Sunday, May 21, 2017
The Red Dress
I don't want to. I don't want to give you away. I still long to be the young girl I once was who could slip so easily into your silhouette.
But you were not young when you came to me, you were already old - it was a generation before. You were born from the hands of a woman who believed in the magic of needle and thread, good cotton fabric, the hum of a sewing machine, the feel of new seams, and the beauty of buttons. She made an art out of sewing, transforming the simply flat into exquisite form.
One time, maybe the best time, I wore you when I danced. The late afternoon sunlight was streaming through the studio windows, making long shadows of your full gathered skirt. The music felt sacred and permeated the atmosphere with magic and grace. I twirled and you followed, a beat behind me, like an echo or a trace of light. I melted into the floor, laying you upon it softly and with dignity. The floor was our friend. I rolled and somersaulted around the room, losing sight of space and time. I liked to be upside-down and you liked to be inside-out.
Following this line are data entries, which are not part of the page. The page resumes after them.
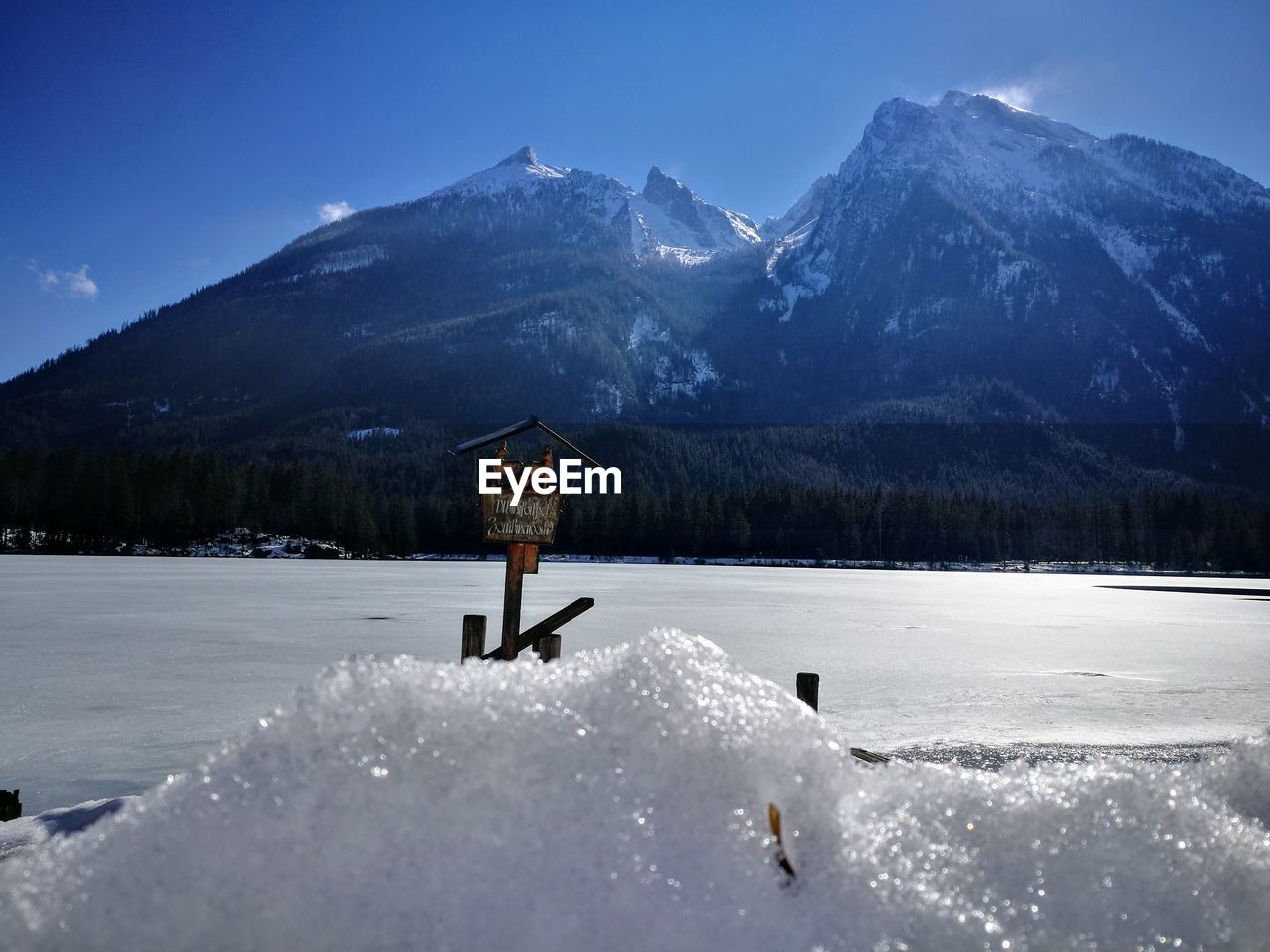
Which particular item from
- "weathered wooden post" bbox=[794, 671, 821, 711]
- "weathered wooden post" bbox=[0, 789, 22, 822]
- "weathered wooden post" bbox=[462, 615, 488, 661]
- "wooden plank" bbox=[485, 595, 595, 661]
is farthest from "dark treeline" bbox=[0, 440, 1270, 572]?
"weathered wooden post" bbox=[0, 789, 22, 822]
We were proud of our eccentricities.
But how can I describe your red? Oh to find the words! Like roses, of course. And blood from the prick of their thorns. The heat of a bonfire, the blush of a passionate kiss, the taste of strawberries in the spring, the love of a good man. I saw your red once before in a dream, but I have forgotten what it was. Maybe it was a mirror to my soul.
But now I am old and my waist strains against your thin tight belt. We no longer fit each other. It is sad, but expected. The spread of flesh over time. It is time to say good-bye. Find a new life with a new generation.